The following ALDs are predefined:

ALD name ALD value Usage
unnumbered numbered="false" section: do not number (e.g., acknowledgements)
removeinrfc removeinrfc="true" section: remove in RFC
notoc toc="exclude" section: do not include in table of contents
quote gi="blockquote" block quote: turn into <blockquote>
aside gi="aside" block quote: turn into <aside>
markers sourcecode-markers="true" code block: use <CODE BEGINS/ENDS>
vspace vspace="0" definition list (break after term)
compact spacing="compact" list (definition/numbered/unnumbered)
noabbrev noabbrev="true" suppress abbrev processing for a paragraph or a span

For instance, a proper blockquote can be notated:

{:quote}
> The future is already here, it is just not evenly distributed.

Similar for an aside:

{:aside}
> The correct unit for bitrate is bit/s, not bps.

The YAML header

Mostly documented by examples in README.md.

The structure of the YAML header is mostly derived from the structure of the front matter in RFCXML. The YAML header is a map (hash) with keys as defined below.

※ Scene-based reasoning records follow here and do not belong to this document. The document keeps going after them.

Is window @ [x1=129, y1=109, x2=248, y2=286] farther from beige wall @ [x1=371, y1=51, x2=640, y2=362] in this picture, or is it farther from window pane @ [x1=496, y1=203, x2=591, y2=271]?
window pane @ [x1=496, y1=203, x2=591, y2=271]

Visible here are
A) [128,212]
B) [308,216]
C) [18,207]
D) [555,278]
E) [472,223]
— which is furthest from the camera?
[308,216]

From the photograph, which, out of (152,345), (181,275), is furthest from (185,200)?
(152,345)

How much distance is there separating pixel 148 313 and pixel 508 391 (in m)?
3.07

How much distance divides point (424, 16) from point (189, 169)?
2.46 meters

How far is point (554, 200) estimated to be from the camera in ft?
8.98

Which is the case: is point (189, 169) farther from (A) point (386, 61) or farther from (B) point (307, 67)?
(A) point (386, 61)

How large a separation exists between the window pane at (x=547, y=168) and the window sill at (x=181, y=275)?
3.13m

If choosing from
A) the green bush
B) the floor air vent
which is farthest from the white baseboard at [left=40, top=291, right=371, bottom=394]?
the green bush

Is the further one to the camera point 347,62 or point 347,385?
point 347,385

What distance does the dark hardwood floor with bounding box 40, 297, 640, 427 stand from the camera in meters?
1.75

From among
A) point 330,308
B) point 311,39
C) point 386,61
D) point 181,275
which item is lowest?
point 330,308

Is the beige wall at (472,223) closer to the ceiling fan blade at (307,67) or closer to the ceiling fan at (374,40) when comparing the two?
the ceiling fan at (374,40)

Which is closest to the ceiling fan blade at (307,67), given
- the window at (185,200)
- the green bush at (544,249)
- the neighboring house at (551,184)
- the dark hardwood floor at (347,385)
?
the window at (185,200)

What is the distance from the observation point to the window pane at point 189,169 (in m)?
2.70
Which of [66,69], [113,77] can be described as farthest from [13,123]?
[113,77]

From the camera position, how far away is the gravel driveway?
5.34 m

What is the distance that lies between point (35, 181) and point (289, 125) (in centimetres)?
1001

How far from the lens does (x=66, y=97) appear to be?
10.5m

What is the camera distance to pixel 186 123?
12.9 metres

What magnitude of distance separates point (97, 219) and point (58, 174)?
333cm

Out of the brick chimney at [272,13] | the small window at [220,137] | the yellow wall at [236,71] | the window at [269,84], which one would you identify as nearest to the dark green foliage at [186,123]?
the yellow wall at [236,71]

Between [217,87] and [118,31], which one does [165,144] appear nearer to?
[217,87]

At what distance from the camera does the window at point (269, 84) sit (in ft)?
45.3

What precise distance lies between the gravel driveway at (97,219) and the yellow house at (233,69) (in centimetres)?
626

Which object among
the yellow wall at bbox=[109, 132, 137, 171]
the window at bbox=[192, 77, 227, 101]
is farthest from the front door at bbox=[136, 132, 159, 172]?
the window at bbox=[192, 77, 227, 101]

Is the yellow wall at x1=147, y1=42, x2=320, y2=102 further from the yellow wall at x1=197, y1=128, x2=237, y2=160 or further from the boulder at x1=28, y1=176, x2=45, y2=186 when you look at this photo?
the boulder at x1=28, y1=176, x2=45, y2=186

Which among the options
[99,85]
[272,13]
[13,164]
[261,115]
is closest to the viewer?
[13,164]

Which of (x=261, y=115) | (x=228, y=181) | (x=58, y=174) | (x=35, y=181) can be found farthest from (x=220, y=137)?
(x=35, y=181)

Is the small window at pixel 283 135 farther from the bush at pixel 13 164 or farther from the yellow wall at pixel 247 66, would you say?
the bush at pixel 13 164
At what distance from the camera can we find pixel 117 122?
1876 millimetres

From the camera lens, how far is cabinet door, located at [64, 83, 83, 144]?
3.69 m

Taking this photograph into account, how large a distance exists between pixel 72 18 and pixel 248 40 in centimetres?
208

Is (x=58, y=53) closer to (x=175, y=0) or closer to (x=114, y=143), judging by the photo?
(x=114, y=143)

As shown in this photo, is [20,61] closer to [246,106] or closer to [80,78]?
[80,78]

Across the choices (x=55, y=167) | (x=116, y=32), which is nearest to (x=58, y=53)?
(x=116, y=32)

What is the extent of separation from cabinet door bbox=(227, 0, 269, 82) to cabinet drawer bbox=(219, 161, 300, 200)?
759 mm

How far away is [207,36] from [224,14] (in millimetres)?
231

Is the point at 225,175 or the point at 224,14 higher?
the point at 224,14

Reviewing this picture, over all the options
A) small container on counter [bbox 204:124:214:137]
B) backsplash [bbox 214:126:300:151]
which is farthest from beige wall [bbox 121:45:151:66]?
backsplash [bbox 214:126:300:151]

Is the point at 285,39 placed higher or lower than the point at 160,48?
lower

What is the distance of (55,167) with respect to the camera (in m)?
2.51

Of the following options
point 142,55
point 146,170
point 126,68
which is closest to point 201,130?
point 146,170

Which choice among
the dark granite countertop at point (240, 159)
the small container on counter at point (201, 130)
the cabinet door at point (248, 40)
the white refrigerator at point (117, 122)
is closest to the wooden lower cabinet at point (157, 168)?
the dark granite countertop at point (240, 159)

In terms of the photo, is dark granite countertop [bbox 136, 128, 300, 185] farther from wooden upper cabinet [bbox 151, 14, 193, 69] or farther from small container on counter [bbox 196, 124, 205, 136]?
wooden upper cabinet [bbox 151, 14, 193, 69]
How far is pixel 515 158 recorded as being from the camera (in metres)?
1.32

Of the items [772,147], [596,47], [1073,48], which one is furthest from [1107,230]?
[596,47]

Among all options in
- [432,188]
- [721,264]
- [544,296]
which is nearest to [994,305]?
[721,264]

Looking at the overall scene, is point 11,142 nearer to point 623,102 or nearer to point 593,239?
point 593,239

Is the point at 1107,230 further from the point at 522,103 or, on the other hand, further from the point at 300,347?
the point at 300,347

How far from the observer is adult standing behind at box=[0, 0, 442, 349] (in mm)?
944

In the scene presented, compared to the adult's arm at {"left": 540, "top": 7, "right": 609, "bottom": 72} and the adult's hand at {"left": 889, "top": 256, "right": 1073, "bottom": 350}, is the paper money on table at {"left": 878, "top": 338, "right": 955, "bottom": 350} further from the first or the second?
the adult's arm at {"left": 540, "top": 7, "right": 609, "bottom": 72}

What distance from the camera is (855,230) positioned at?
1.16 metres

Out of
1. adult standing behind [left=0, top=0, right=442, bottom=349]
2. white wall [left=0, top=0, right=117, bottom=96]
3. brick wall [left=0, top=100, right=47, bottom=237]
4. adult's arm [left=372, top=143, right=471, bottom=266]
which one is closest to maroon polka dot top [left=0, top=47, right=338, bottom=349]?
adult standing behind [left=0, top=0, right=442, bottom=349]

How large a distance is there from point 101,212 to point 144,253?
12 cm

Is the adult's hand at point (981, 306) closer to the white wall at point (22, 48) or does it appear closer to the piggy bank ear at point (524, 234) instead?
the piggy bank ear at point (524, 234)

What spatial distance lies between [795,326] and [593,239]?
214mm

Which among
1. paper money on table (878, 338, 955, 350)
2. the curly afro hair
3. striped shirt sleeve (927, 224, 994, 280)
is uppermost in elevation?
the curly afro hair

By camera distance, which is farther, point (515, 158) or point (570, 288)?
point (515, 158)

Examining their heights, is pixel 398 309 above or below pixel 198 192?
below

Some of these keys create attributes in the <rfc> element, with the following abbreviations also available:

Name <rfc> Attribute
ipr ipr
docname docName
cat category
number number
obsoletes obsoletes
updates updates
seriesno seriesNo

The following hash keys create front matter elements or their attributes:

Name XML Type
title <title> String
abbrev <title abbrev="..."> String
author <author...> Author
date <date> Date
area <area> String
wg <workgroup> String
kw <keyword> String

An Author is structured like an author in the references list. A date can be null (for "n.d."), a YAML date (as in 2016-03-06), an integer for a year (2016), or a string that will be parsed into YYYY-MM (defaulting to now if that parse fails); an array of strings is joined and turned into the actual value of the year attribute. Explicitly setting the date to false makes the date disappear; this is not the same as leaving it out (setting it to null, effectively), as the "n.d." can serve as a reminder to the author that a date is missing.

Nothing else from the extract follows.